Perhaps it’s a cliché, but I’ve made health the focus of this new year. I’m hitting the gym, tracking health with my Apple Watch, and experimenting with countering the effects of blue light exposure (for more on my health experiments, see “How I Finally Embraced the Apple Watch as a Fitness Tracker,” 7 February 2022).

The science isn’t settled, but there is a growing body of research that links blue light exposure from screens to sleep problems that may, in turn, contribute to cancer, diabetes, heart disease, and obesity. There’s a tinge of pseudoscience to some of the claims, but even Harvard Medical School points to these effects, recommending red lights and blue-light blockers at night, such as special glasses or screen filters.

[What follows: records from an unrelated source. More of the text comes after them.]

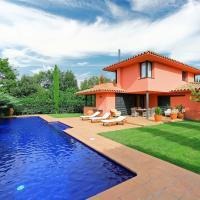 Hotel Pictures: Villa Navata, Navata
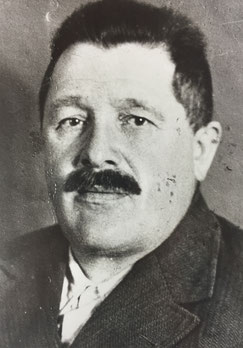 Geisler Johann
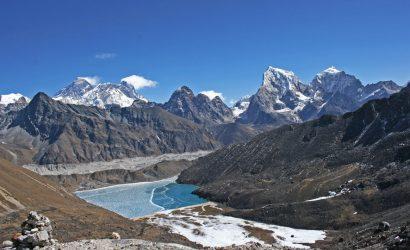 Poon Hill Annapurna Base Camp Trek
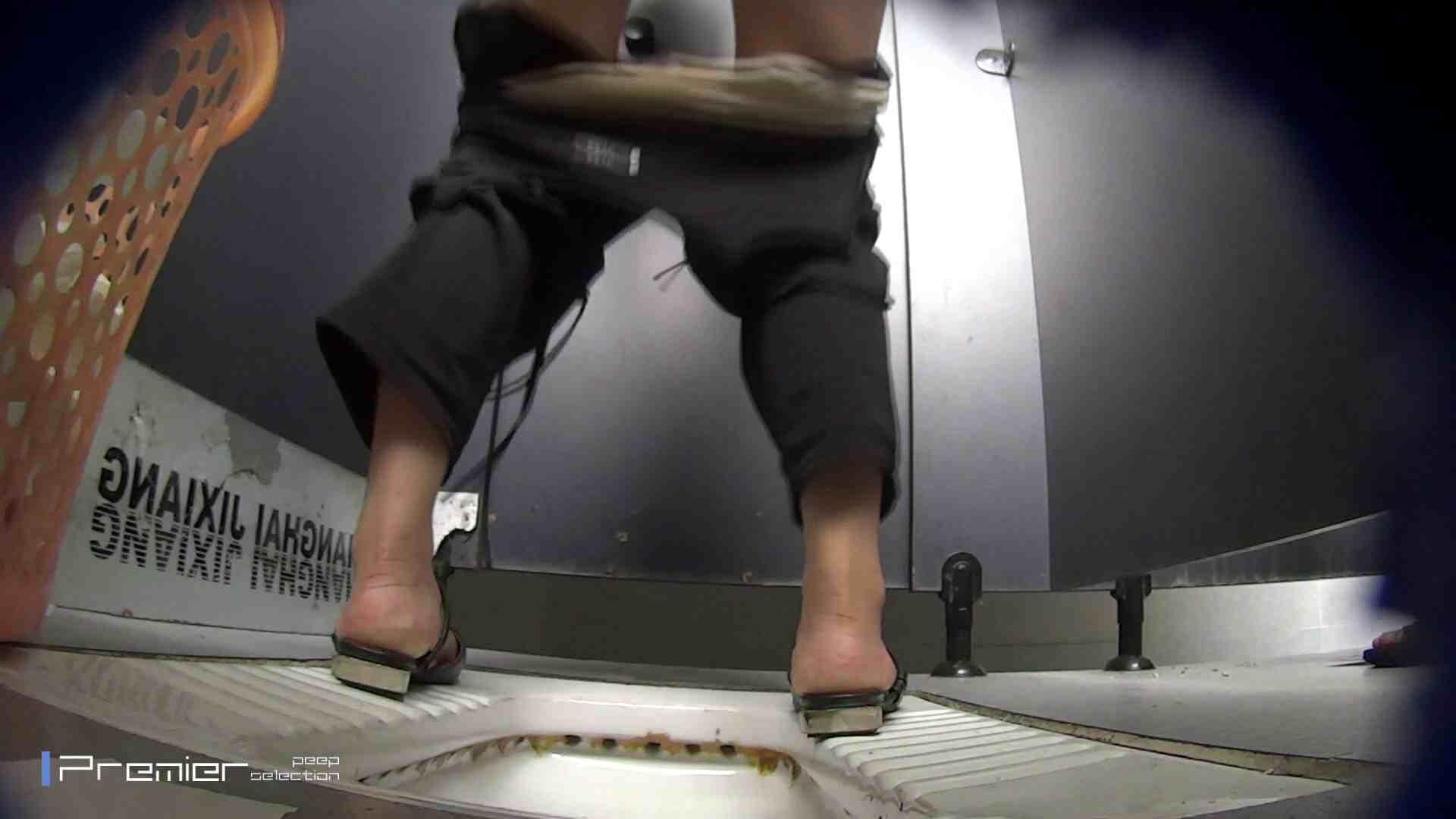 若さ溢れるギャル達のnyo  大学休憩時間の洗面所事情46 丸見え   細身体型  84枚 56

Anecdotally, as someone who stares at screens all day and much of the night, I’ve been dealing with increasing eyestrain, dryness, and headaches as I get older. Apple has acknowledged this problem and provided a baked-in solution. Night Shift, introduced in iOS 9.3 and macOS 10.12.4 Sierra, gives you a free and easy way to experiment with blue light filtering. (Of course, if you need accurate color representation on your screen for graphics work, you won’t be able to use Night Shift.)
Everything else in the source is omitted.